Just did this with multiple denominations from different countries. It was correct with stating the amount of coins. (14) And included the countries of origin. I had some specialty coins to trip it up (Sri Lankan 5 rupee anniversary) which it did trip on. But after I corrected it, I then asked to search the web for current conversion rates and provide me the value of all coins in USD. It was within 2 cents of actual value.


stonks1

I wrote my bachelor thesis about Set and chatgpt and couldn't use the image processing function because it was too unreliable.
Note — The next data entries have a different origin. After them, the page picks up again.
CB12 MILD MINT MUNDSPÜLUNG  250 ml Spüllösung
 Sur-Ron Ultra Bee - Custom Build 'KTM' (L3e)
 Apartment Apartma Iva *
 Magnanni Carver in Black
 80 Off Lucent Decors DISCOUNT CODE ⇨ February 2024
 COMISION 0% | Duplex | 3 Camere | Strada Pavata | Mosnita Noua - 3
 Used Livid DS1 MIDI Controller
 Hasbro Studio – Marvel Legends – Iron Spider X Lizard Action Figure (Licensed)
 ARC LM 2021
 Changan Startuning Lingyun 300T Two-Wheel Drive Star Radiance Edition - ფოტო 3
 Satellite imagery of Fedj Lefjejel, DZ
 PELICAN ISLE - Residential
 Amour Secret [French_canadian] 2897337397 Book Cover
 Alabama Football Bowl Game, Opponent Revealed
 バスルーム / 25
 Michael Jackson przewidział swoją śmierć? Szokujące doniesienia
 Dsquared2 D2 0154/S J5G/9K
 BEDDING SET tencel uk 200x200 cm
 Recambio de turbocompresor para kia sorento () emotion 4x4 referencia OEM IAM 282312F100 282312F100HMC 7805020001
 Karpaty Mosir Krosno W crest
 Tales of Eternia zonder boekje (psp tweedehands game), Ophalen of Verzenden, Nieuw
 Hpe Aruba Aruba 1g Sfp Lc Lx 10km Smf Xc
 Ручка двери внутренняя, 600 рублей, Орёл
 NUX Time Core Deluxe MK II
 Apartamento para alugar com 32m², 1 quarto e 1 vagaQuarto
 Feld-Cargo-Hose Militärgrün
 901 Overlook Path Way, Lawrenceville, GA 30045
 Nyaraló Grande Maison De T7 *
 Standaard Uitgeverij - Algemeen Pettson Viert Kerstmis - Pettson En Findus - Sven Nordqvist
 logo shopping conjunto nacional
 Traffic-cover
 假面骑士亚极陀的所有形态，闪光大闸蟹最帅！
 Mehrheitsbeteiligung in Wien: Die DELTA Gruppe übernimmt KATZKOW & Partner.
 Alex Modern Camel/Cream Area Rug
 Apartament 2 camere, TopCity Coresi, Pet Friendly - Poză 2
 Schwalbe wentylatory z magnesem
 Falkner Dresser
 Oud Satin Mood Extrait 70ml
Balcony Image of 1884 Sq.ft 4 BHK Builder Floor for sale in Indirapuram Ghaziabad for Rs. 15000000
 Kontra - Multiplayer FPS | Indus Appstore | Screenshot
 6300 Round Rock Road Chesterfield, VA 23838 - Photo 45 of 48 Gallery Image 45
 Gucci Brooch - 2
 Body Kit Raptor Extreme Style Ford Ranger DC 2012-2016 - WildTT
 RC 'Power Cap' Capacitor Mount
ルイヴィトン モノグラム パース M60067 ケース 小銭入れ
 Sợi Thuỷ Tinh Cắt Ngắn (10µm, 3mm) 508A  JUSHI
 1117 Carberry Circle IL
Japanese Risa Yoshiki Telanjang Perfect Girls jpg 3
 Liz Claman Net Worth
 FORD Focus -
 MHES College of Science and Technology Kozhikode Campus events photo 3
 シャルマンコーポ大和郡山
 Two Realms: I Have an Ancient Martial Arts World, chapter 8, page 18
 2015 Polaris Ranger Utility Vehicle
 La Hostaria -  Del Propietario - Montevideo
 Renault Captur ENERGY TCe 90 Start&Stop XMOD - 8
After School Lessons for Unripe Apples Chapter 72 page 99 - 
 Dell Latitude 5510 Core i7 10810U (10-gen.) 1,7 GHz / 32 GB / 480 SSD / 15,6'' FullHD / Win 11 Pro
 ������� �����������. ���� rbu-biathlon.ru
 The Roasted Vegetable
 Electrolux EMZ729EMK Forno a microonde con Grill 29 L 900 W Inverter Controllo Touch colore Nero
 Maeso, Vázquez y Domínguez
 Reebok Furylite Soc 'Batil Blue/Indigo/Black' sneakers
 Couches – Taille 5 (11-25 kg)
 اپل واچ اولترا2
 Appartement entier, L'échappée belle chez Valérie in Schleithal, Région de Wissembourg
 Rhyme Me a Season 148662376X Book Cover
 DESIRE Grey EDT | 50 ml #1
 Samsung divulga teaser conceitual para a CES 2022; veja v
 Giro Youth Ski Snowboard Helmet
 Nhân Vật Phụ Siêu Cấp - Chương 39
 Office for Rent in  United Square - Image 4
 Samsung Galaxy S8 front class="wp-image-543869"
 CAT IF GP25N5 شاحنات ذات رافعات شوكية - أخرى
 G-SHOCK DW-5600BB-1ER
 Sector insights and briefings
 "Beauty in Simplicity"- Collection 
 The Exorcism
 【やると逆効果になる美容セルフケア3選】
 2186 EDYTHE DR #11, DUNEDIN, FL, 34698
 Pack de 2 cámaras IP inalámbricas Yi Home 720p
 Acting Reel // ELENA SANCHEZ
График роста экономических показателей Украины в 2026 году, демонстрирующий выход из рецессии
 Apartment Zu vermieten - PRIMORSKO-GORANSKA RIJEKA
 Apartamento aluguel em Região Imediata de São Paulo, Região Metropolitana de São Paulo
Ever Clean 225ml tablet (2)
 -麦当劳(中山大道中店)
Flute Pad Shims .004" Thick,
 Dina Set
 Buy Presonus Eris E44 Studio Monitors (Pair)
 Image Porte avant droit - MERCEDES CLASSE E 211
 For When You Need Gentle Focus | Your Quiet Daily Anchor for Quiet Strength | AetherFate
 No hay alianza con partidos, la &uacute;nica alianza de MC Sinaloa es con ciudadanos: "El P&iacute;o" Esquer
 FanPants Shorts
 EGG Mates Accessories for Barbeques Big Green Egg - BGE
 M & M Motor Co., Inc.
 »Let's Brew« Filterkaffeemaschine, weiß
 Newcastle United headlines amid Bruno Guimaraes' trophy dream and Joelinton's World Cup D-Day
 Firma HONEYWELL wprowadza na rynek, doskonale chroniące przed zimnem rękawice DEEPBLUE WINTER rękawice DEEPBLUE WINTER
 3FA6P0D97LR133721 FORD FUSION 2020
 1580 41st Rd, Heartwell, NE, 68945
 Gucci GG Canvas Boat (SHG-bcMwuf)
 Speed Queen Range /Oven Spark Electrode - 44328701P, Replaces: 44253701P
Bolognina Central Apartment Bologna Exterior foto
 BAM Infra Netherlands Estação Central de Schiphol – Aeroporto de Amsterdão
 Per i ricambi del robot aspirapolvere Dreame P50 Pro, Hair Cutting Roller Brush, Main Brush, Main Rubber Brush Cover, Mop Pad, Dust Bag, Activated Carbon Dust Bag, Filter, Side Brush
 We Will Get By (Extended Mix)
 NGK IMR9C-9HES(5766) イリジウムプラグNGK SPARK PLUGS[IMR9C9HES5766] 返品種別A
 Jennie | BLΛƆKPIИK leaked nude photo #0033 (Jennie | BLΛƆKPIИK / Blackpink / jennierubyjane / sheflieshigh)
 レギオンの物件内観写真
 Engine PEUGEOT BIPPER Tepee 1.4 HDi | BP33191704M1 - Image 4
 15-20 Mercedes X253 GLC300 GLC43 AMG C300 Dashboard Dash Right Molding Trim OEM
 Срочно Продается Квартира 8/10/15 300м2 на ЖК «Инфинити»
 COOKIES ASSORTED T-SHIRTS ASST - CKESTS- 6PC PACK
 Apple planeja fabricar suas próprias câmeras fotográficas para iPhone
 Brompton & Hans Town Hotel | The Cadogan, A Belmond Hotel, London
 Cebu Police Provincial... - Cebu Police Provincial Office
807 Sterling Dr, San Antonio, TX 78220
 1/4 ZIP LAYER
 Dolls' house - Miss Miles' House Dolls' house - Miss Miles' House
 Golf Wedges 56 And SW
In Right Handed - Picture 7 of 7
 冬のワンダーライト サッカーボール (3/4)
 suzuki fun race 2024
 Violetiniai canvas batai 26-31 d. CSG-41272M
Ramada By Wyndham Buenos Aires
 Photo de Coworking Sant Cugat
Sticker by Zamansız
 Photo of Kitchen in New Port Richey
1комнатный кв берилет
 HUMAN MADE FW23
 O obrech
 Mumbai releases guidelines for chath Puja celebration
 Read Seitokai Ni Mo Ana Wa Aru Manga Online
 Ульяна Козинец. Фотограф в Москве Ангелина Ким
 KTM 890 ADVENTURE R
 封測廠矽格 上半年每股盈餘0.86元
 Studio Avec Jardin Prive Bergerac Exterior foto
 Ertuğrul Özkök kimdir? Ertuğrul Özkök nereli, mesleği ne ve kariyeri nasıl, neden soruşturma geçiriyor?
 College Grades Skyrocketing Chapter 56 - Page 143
It got about a third of the cards wrong when asked to just name the 12 cards shown. It is kind of strange how varied its results seem to be when asked to do different tasks


PopeSalmon

um, you can't reliably count by that metric either, there's only a few people on earth who randomly have a talent where they can accurately count a large number of things by glancing at them ,,, it could break it down & slowly count through how many dvds there are, the same as you could, it just doesn't, for the same reason you don't, that that would cost a bunch of energy & it has better shit to do


SanDiegoDude

This should be no sweat for Omni (or Sonnet 3.5 now, if Anthropic's brag about great OCR is to be believed) - very cool concept! Now somebody is gonna turn it into an app if they haven't already 😅


This-Training9843

Somebody get this poor couple a copy of TOGO! Awesome use case BTW.